Problem details » Pull out each line below that contains the word "distance", copying every such line in full.

Record excerpts »

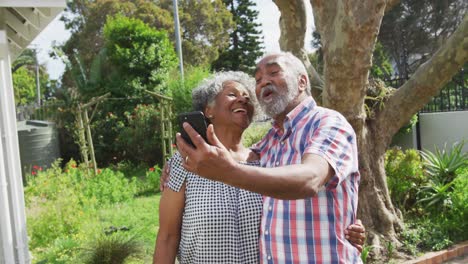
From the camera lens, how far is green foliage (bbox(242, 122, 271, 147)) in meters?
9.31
---
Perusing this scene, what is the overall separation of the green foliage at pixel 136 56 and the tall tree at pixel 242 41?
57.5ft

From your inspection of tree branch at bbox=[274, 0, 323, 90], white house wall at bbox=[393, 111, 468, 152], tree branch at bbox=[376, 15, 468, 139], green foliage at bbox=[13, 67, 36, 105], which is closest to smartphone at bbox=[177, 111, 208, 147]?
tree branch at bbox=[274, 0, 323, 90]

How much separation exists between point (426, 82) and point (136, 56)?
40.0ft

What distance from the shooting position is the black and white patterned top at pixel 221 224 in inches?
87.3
---
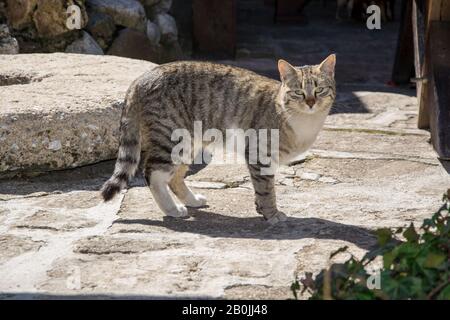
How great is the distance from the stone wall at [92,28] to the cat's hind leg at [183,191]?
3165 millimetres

Completed exercise »
What distance from the shooting position is the black and white patterned top at pixel 221 224 in inches?
How great is the distance from the stone wall at [92,28] to the cat's hind leg at [183,191]?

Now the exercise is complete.